## 랜덤 포레스트
- 전체 학습 데이터에서 서브셋을 복원추출해서 뽑기 때문에 중복 데이터가 들어가거나 아예 들어가지 않는 데이터가 들어가고, 이렇게 해서 서브셋의 원소개수와 전체 데이터의 원소개수를 맞춘다.

In [3]:
import pandas as pd

feature_name_df = pd.read_csv('./data/UCI_HAR_Dataset/features.txt',
header = None, delim_whitespace=True, # sep = "\s+" 와 같은 효과
names=['col_index','col_name'])
feature_name_df.head()

Unnamed: 0,col_index,col_name
0,1,tBodyAcc-mean()-X
1,2,tBodyAcc-mean()-Y
2,3,tBodyAcc-mean()-Z
3,4,tBodyAcc-std()-X
4,5,tBodyAcc-std()-Y


In [6]:
def get_new_feature_name_df(old_df):
    dup_df = pd.DataFrame({'dup_cnt':feature_name_df.groupby('col_name').cumcount()})
    new_df = pd.merge(old_df.reset_index(),dup_df.reset_index())
    new_df.col_name = new_df.apply(lambda r: r.col_name + '_' +  str(r.dup_cnt) if r.dup_cnt > 0 else r.col_name, axis = 1)
    del new_df['index']
    return new_df

In [7]:
new_feature_df = get_new_feature_name_df(feature_name_df)
feature_list = list(new_feature_df.col_name.values)

In [9]:
X_train = pd.read_csv('./data/UCI_HAR_Dataset/train/X_train.txt', 
                      header=None, sep='\s+', names=feature_list)
X_test = pd.read_csv('./data/UCI_HAR_Dataset/test/X_test.txt', 
                     header=None, sep='\s+', names=feature_list)
y_train = pd.read_csv('./data/UCI_HAR_Dataset/train/y_train.txt', 
                      header=None, sep='\s+', names=['action'])
y_test = pd.read_csv('./data/UCI_HAR_Dataset/test/y_test.txt', 
                     header=None, sep='\s+', names=['action'])

랜덤 포레스트 모델 생성/학습/예측/평가

In [13]:
from sklearn.ensemble import RandomForestClassifier
from sklearn.metrics import accuracy_score

rf_clf = RandomForestClassifier()
rf_clf.fit(X_train, y_train)
pred = rf_clf.predict(X_test)
acc = accuracy_score(y_test, pred)
print(f'랜덤 포레스트 정확도: {acc:.4f}')

랜덤 포레스트 정확도: 0.9304


In [14]:
rf_clf.get_params()

• **작성할 내용**
위 발췌문을 두 문장으로 요약하라.

• **레코드 목록**

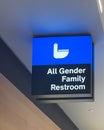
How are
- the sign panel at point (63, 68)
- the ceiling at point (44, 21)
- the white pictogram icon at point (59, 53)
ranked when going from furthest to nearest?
1. the white pictogram icon at point (59, 53)
2. the sign panel at point (63, 68)
3. the ceiling at point (44, 21)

• **과제 풀이**
랜덤 포레스트는 전체 학습 데이터에서 서브셋을 복원추출하므로 데이터가 중복되어 들어가거나 아예 빠지기도 하며, 서브셋의 원소 개수는 전체 데이터의 원소 개수와 맞춘다. 이어서 UCI HAR 데이터셋의 피처 이름 중 중복된 것에 '_'와 순번을 붙여 학습·테스트 데이터를 읽고, RandomForestClassifier로 학습·예측·평가한 결과 정확도 0.9304를 얻는다.